Foresight in Wearable Scenarios: With the popularization of devices like smart glasses, continuous lifelogs will become a major AI application scenario. This benchmark provides the evaluation infrastructure for this direction.

Limitations & Future Work¶

LifeMem dialogues are synthesized by LLMs and may not fully reflect the randomness and chaos of real-world conversations.
EgoMem only covers 6 people over 7 days, with limited temporal and demographic diversity.
Simple RAG may face retrieval efficiency issues when data volume becomes extreme (e.g., several years of logs).
Multimodal memory (e.g., memory combined with visual information) was not evaluated.

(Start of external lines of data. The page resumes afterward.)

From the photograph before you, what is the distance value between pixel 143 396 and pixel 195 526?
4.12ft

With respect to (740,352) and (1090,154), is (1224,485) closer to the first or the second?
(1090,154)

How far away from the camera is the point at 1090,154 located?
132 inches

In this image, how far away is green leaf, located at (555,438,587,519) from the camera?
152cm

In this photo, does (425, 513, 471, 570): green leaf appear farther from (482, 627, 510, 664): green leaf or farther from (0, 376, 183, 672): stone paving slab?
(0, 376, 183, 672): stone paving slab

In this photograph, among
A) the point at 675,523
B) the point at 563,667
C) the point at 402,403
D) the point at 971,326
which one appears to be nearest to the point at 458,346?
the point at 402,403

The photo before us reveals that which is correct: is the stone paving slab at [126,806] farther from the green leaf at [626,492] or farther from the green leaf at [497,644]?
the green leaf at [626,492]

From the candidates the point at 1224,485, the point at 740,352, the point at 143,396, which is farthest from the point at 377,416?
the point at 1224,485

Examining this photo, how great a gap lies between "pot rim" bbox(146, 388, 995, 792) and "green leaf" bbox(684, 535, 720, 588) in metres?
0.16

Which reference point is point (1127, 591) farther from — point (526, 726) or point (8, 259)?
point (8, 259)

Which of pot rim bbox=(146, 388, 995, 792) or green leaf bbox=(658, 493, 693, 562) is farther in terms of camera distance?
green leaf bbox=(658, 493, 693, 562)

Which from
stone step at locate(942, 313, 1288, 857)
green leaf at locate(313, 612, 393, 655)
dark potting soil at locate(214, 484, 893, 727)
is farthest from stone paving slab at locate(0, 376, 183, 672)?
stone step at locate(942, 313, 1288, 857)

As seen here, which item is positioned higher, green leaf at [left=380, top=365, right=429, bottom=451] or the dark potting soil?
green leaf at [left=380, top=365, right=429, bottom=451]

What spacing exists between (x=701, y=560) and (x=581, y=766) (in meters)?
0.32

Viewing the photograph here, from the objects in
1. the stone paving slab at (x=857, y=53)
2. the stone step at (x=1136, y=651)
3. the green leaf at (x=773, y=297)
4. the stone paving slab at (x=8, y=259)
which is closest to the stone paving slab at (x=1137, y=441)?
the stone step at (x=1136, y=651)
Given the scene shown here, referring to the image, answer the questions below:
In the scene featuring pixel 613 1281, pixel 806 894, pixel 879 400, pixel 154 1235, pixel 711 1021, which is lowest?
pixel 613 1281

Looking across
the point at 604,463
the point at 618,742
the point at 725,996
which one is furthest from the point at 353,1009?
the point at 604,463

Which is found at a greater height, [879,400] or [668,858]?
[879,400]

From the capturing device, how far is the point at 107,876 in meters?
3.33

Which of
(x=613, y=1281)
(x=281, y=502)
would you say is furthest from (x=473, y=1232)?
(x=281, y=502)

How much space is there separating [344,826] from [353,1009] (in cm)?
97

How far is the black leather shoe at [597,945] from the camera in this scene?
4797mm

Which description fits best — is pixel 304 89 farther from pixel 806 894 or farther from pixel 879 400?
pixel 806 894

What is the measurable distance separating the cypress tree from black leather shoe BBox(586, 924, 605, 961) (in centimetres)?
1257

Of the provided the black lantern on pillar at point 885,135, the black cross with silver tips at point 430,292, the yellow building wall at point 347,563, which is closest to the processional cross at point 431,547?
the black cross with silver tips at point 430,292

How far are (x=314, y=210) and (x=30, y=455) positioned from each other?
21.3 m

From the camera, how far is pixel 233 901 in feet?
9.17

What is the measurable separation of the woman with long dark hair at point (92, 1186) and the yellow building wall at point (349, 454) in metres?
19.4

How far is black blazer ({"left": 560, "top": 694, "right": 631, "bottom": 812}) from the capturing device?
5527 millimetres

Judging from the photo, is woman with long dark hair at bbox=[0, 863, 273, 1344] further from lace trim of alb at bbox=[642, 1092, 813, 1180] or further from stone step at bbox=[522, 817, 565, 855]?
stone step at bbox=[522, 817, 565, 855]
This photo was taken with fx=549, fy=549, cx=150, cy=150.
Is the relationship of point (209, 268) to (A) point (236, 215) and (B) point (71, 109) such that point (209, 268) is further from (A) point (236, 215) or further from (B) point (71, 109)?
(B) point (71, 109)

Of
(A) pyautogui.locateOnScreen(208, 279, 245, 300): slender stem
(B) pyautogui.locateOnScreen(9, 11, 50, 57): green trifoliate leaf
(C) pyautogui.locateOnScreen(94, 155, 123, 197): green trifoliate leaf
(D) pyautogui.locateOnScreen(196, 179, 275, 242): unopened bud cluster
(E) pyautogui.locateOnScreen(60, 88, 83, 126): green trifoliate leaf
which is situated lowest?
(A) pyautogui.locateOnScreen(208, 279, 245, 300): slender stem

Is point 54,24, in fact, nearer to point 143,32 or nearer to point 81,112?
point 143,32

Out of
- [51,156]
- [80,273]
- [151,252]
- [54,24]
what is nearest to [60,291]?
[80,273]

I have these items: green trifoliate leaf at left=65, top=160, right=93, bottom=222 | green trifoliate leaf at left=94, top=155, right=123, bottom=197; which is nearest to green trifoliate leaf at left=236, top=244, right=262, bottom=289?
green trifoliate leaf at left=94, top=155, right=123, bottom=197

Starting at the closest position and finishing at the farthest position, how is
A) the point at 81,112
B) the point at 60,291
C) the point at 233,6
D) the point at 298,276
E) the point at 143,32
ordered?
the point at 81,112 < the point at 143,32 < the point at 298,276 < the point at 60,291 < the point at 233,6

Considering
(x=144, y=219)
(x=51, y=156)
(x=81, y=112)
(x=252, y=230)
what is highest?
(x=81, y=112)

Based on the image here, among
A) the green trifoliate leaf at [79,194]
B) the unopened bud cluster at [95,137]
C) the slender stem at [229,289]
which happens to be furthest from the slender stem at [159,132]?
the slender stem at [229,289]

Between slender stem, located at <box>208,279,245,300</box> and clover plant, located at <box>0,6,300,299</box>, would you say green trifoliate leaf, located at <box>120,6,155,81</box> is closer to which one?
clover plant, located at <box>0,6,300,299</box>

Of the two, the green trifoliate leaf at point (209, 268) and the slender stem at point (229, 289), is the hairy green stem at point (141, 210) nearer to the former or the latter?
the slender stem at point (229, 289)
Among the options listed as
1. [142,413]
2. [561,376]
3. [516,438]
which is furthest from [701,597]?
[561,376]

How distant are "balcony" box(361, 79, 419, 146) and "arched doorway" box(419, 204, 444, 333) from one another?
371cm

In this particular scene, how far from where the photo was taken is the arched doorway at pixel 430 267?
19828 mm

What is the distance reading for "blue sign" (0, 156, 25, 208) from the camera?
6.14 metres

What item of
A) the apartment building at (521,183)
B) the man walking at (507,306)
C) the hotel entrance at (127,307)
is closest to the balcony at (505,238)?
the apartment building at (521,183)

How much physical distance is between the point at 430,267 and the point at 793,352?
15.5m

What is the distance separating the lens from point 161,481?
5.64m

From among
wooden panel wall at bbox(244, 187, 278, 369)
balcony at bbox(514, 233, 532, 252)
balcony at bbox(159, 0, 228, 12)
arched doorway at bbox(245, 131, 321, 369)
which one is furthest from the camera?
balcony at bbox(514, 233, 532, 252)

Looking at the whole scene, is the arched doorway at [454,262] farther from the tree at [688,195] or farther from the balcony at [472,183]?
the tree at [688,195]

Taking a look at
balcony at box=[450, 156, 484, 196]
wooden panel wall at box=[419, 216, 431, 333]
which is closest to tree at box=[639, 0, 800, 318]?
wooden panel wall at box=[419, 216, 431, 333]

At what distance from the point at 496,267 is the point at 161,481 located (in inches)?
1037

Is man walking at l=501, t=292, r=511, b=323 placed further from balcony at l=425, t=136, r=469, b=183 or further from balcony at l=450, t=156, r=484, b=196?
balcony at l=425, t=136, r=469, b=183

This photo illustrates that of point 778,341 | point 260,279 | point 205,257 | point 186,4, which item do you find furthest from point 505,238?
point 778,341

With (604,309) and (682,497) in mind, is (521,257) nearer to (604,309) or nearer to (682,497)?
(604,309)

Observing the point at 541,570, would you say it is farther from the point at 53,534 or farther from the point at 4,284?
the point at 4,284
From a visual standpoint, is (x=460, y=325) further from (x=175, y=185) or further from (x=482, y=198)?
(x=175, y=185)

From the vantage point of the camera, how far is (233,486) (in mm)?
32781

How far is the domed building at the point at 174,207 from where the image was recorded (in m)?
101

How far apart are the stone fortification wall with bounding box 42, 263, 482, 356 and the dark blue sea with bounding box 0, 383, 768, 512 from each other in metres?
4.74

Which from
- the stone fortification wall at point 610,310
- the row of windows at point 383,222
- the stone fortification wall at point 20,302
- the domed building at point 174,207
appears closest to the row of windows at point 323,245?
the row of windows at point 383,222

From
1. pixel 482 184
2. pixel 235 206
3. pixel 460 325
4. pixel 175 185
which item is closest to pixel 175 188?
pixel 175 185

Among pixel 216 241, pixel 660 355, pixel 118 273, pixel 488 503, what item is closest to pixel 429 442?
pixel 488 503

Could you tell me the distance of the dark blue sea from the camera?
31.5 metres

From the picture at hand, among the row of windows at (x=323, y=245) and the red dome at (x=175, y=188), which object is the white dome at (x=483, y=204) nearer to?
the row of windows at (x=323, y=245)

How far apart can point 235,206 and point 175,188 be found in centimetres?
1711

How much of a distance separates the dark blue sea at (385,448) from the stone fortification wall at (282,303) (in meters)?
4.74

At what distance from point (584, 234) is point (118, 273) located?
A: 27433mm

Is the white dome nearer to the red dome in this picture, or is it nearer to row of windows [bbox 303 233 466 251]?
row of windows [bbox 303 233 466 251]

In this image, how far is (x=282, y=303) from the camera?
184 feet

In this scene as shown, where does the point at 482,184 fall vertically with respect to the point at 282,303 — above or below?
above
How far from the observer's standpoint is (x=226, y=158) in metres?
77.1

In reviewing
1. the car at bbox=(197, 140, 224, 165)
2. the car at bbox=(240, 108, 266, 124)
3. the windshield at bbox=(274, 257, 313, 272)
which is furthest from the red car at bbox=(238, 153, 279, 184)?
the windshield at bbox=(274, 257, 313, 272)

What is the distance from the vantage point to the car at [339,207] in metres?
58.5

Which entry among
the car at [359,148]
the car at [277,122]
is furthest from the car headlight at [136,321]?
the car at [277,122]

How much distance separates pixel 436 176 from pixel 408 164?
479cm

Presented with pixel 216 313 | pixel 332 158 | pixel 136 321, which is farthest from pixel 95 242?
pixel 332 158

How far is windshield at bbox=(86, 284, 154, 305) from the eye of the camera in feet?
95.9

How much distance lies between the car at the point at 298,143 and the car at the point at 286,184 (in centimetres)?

vs LoCoMo: Focuses on human-human dialogue but lacks continuous recording and online evaluation. LifeDialBench is closer to real-world scenarios.
vs LongMemEval: Human-AI interaction scenario with up to 50K sessions but lacks multi-party and continuous characteristics.
vs MemBank: 10 days of human-AI interaction with small scale and single scenario. LifeDialBench covers 1-year multi-party scenarios.

Rating¶

Novelty: ⭐⭐⭐⭐⭐ The online evaluation protocol and counter-intuitive findings are significant contributions.
Experimental Thoroughness: ⭐⭐⭐⭐ Multiple memory systems, two subsets, and online/offline comparisons.
Writing Quality: ⭐⭐⭐⭐ Clear problem definition and in-depth discussion of findings.
Value: ⭐⭐⭐⭐⭐ Points out fundamental design flaws in current memory systems, with a broad impact.